Schrift in ihrer großen Vielfalt

Hier gibt es einen Einblick in mein kalligrafisches Repertoire. Gleichzeitig liefere ich etwas Hintergrundwissen zu den abgebildeten Schriften. Die reiche Schrifthistorie hat allerdings noch viel mehr zu bieten.

Die Schriften, die ich besonders gut beherrsche, sind verständlicher Weise auch die, die ich besonders mag. Schrift hat auch immer mit Vorlieben und persönlichem Naturell zu tun. Aber natürlich spielt bei der Auswahl einer Schrift der Text und dessen Inhalt eine entscheidende Rolle.

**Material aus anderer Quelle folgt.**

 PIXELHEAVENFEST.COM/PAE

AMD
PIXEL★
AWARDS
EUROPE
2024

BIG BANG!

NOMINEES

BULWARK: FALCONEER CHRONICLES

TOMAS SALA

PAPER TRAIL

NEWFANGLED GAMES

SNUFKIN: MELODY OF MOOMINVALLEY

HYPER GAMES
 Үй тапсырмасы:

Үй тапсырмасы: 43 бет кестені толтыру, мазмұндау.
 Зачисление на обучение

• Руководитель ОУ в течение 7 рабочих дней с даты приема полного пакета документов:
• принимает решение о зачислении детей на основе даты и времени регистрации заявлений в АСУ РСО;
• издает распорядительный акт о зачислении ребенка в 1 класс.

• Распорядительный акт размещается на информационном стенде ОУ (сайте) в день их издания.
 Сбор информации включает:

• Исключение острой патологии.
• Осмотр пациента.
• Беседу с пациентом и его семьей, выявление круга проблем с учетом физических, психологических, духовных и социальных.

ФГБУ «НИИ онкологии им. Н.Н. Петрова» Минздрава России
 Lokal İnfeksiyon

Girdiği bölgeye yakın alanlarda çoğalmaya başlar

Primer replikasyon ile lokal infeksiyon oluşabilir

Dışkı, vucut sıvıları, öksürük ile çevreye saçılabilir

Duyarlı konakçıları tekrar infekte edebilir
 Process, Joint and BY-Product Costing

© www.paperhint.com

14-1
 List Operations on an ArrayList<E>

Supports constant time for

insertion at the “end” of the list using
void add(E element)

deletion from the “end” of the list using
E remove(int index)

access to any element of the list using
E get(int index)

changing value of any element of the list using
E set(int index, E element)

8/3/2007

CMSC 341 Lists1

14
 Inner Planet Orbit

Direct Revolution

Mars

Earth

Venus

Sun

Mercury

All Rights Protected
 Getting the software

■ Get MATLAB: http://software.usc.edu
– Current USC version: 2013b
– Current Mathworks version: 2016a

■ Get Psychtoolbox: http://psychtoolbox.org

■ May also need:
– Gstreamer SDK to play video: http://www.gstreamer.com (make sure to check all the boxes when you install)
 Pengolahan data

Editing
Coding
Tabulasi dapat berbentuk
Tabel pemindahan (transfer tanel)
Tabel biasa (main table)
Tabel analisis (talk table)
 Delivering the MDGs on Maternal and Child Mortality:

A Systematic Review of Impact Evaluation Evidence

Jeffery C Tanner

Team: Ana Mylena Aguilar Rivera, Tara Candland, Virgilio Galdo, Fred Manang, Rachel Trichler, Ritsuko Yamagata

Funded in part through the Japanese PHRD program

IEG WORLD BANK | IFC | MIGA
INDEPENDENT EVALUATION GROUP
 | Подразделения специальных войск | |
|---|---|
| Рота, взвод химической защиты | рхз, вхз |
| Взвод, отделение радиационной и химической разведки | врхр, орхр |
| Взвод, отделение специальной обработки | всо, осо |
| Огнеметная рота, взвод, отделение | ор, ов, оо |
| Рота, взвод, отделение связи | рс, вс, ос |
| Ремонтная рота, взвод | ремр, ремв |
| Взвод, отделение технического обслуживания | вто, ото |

Der Reiz der historischen Schriften liegt nicht unbedingt in ihrem Kopieren, sondern grade die freie Interpretation hat ihren Reiz. Nichts ist „in Stein gemeißelt“! Apropos „in Stein gemeißelt“ – die Grundlage für die Mehrzahl unserer heutigen Gebrauchsschriften haben wir von den Römern übernommen (erstes Bild).


DIE ANTIQUA
Die Versalien (Großbuchstaben) weisen keine fliessenden handschriftlichen Elemente auf, sondern stehen für sich. Ursprünglich in Stein gemeißelt, wurden sie sehr wahrscheinlich mit einem Breitwerkzeug (bspw. Breitpinsel) vorgeschrieben, das einen Wechselstrich von fett zu fein entstehen lässt.


DIE RÖMISCHE MINUSKEL
Um zügiger zu schreiben, hatten die Römer auch schon eine kursiv laufende Schrift. Der handschriftliche Charakter wird deutlich, bedingt durch die Einbindung von Kleinbuchstaben. Bis ins Mittelalter hinein wurde diese Schrift geschrieben.


DIE TEXTUR
Ganz der Formensprache der Gotik verpflichtet, ist die Textur eine aufrecht stehende eng laufende Schrift, deren Elemente Ecken und Kanten aufweisen. Dennoch suchen die Buchstaben die Verbindung.


DIE BASTARDA
Die Bastarda ist eine Zwischenform, ein Zwitter sozusagen. Sie greift Elemente der Gotischen Buchschriften auf, wird aber auch schon durch runde Elemente geprägt. Die Individualität des Schreibenden und die Region bestimmten maßgeblich die Form. Eine Besonderheit ist das die Schrägstellung des langen „s“ (siehe Beispiel).


DIE HUMANISTISCHE ANTIQUA
In der Renaissance entdeckte man die Antiqua der Römer wieder. Aus verschiedenen Einflüssen (bspw. Römische Kursive, Karolingische Minuskel) formten sich die Kleinbuchstaben. Die Großbuchstaben wurden eins zu eins von den Römern übernommen. Die Mehrheit unserer „Leseschriften“ basiert auf dieser Schrift. Serifen – die kleinen „Füßchen“ an Ein- und Ausgängen – prägen die Formen.


DIE HUMANISTISCHE KURSIVE
Eine weitere Schrift der Renaissance. Durch ihre leichte Schräglage wurde es möglich, die Schreibgeschwindigkeit zu erhöhen. Die Buchstaben suchen die Verbindung und „laufen“ förmlich. Die Schrift ist die Vorlage für unsere heutige verbundene Schreibschrift, die an den meisten Schulen unterrichtet wird. > Schulausgangsschrift, SAS


DIE COPPERPLATE
Die Englischen Schreibschriften treiben es im Klassizismus dann quasi auf die Spitze. Mit der Spitzfeder geschrieben, versuchte man sich dem filigranen Kupferstich anzunähern. Der Kontrast zwischen dick und dünn entsteht ausschließlich durch den unterschiedlichen Druck beim Schreiben. Für festive Anlässe sicher gut geeignet, aber doch etwas divenhaft.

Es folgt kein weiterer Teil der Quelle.